TASK OBJECTIVE:
Copy out the captions starting at the line containing "Volvo XC40 1.5" and ending with the line containing "Montale Sensual Instinct", and leave out the pictures.
(RECORDS TO PROCESS Opens)
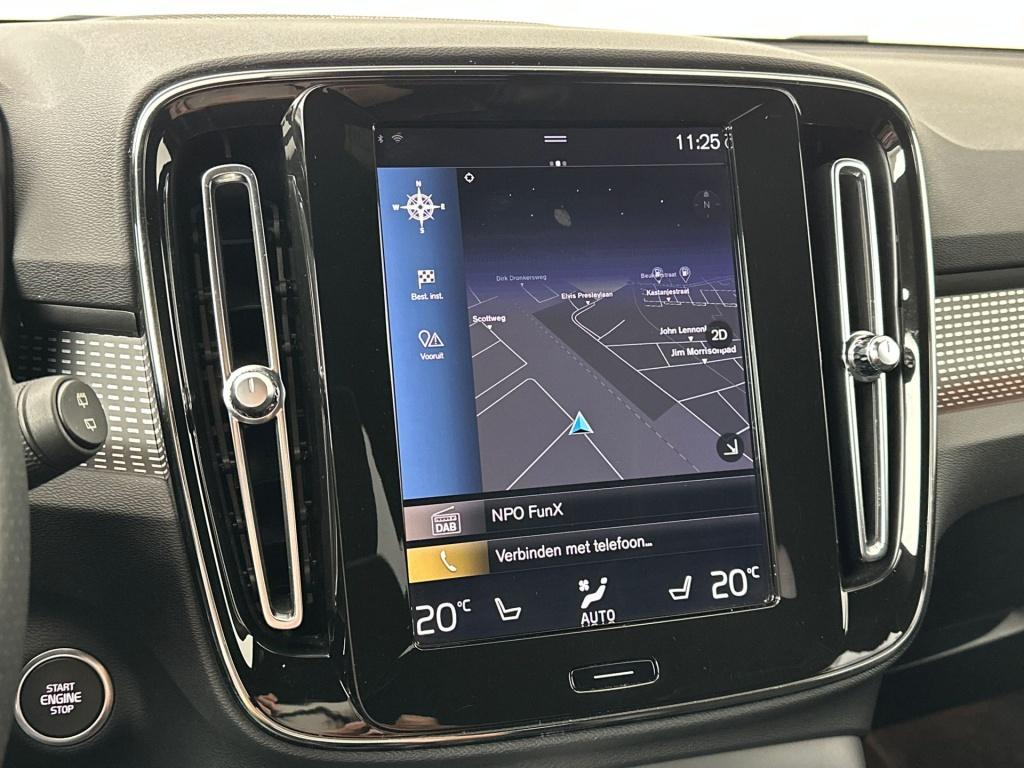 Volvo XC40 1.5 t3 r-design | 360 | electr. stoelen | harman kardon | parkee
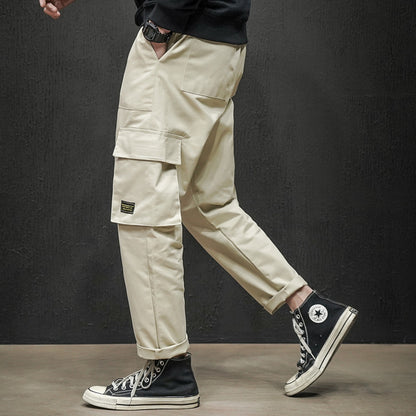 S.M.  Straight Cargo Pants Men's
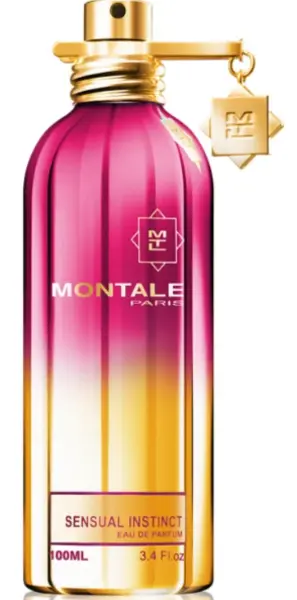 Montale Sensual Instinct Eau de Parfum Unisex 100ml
(RECORDS TO PROCESS Closes)
(RECORDS TO PROCESS Opens)
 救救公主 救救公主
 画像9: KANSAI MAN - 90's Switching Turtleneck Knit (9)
(RECORDS TO PROCESS Closes)
RESULT FOR THIS TASK:
 Volvo XC40 1.5 t3 r-design | 360 | electr. stoelen | harman kardon | parkee
 S.M.  Straight Cargo Pants Men's
 Montale Sensual Instinct Eau de Parfum Unisex 100ml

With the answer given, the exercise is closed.